Advance: Advance is a problem or more like a bug with BLDC motors. All BLDC motors have a little bit of advance in them. That is when the stator coils are energised the rotor is attracted towards it because of the permanent magnet present on them. After getting attracted the rotor tends to move a bit more forward in that same direction before the coil de-energises and then next coil energises. This movement is called “Advance” and it will create problems like jittering, heating up, making noise etc. So this is something a good ESC should avoid on its own.
Okay, enough theory now let us get started with the hardware by connecting the motor with the Arduino.
Arduino BLDC Motor Control Circuit Diagram
The connection for interfacing BLDC motor with Arduino is pretty straight forward. The ESC needs a powers source of around 12V and 5A minimum. In this tutorial I have used my RPS as a power source but you can also use a Li-Po battery to power the ESC. The three phase wires of the ESC should be connected to the three phase wires of the motors, there is no order to connect these wires you can connect them in any order.
Warning: Some ESC will not have connectors on them, in that case make sure your connection is solid and protect the exposed wires using insulation tape. Since there will be high current passing through the phases any short would lead to permanent damage of the ESC and motor.
The BEC (Battery Eliminator circuit) in the ESC itself will regulate a +5V which can be used to power up the Arduino Board. Finally to set the speed of the BLDC motor we also use a potentiometer connected to A0 pin of the Arduino
Arduino Program for BLDC Motor
We have to create a PWM signal with varying duty cycle from 0% to 100% with a frequency of 50Hz. The duty cycle should be controlled by using a potentiometer so that we can control the speed of the motor. The code to do this is similar to controlling the servo motors since they also require a PWM signal with 50Hz frequency; hence we use the same servo library from Arduino. The complete code can be found at the bottom of this page further below I explain the code in small snippets. And if you are new to Arduino or PWM then, first go through using PWM with Arduino and controlling servo using Arduino.

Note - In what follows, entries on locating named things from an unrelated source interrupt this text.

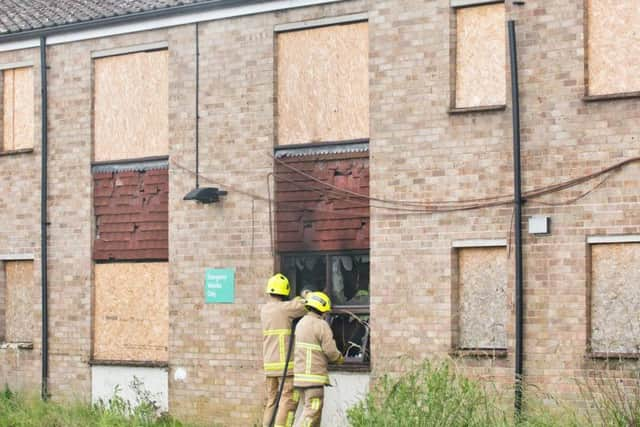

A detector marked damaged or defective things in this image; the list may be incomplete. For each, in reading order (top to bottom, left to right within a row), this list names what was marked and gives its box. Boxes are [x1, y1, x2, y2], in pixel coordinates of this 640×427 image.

broken window [1, 67, 33, 152]
broken window [456, 2, 504, 108]
broken window [584, 0, 640, 96]
charred window frame [280, 251, 370, 368]
broken window [282, 252, 370, 366]
broken window [592, 242, 640, 356]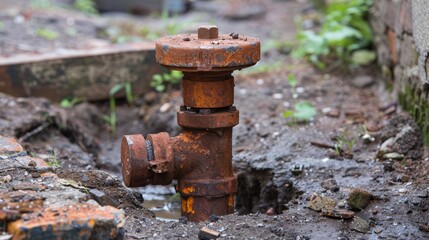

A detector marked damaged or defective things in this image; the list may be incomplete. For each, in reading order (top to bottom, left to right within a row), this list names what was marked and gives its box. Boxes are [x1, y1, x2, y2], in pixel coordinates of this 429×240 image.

rusty pipe valve [121, 25, 260, 222]
corroded metal fitting [121, 25, 260, 222]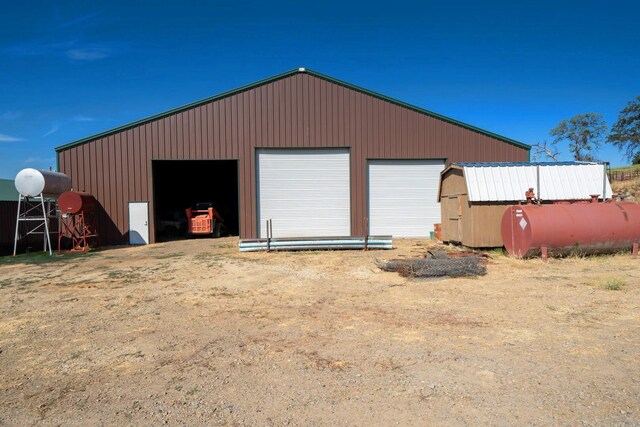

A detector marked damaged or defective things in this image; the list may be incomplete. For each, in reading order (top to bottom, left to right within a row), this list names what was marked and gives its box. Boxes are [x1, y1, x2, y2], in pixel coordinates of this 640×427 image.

rusty red tank [57, 192, 97, 216]
rusty red tank [500, 201, 640, 258]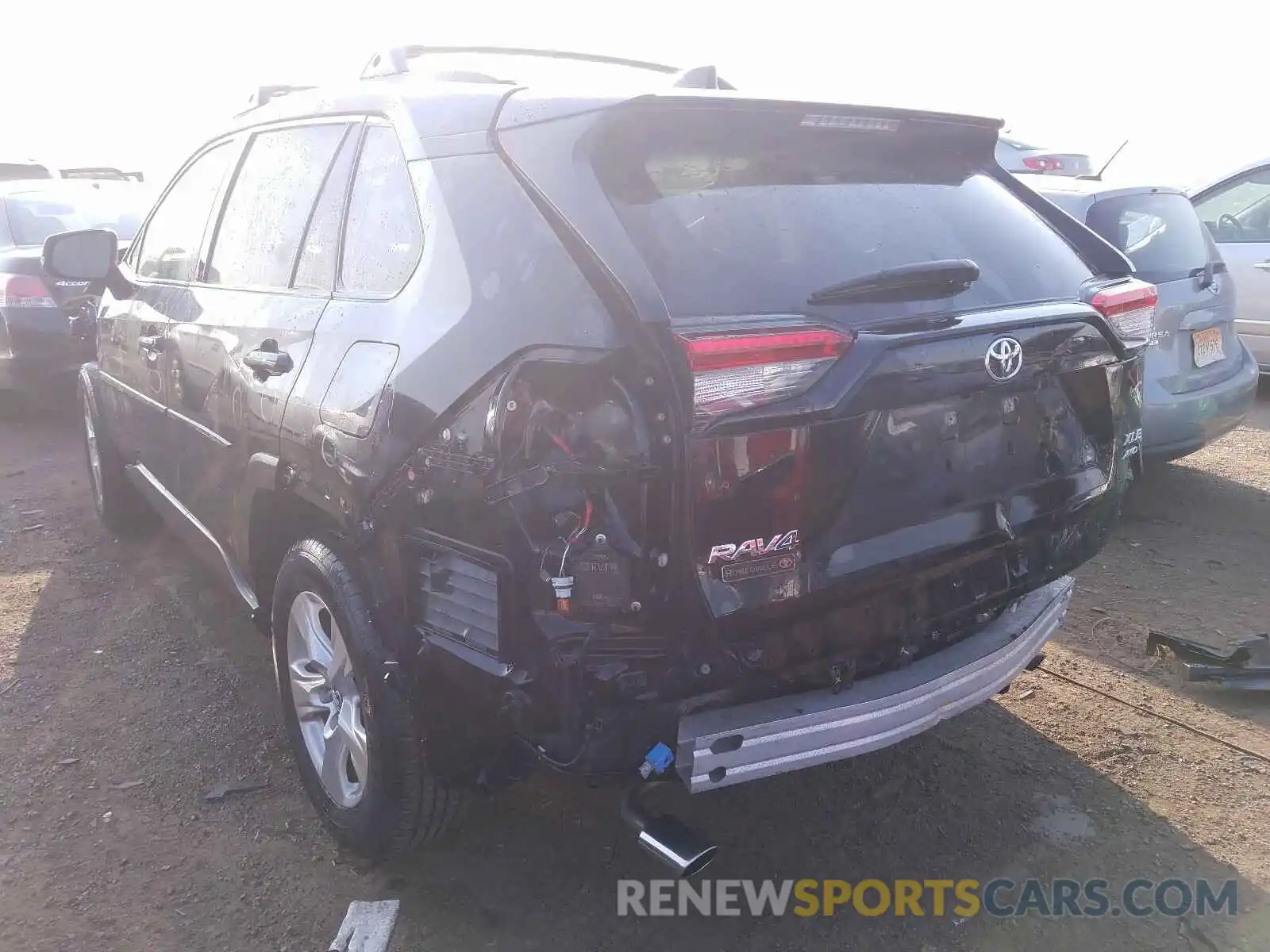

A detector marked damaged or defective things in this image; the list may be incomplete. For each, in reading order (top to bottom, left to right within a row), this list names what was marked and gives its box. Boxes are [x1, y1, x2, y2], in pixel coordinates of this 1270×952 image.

damaged toyota rav4 [44, 48, 1143, 876]
missing rear bumper [673, 578, 1073, 793]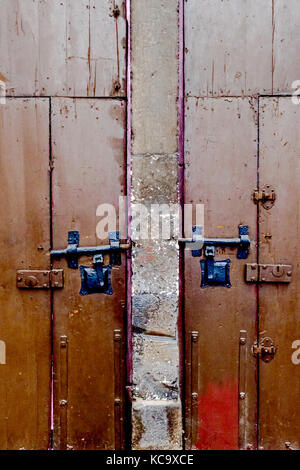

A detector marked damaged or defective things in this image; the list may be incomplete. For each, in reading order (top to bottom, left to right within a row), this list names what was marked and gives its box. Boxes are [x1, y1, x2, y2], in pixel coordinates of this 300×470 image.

The PWM signal can be generated only on the pins which support PWM by hardware, these pins are normally mentioned with a ~ symbol. On Arduino UNO, the pin 9 can generate PWM signal so we connect the ESC signal pin (orange wire) to pin 9 we also mention the same inn code by using the following line
We have to generate PWM signal of varying duty cycle from 0% to 100%. For 0% duty cycle the POT will output 0V (0) and for 100% duty cycle the POT will output 5V (1023). Here the pot is connected to pin A0, so we have to read the analog voltage from the POT by using the analog read function as shown below
int throttle = analogRead(A0);
Then we have to convert the value from 0 to 1023 to 0 to 180 because the value 0 will generate 0% PWM and value 180 will generate 100% duty cycle. Any values above 180 will make no sense. So we map the value to 0-180 by using the map function as shown below.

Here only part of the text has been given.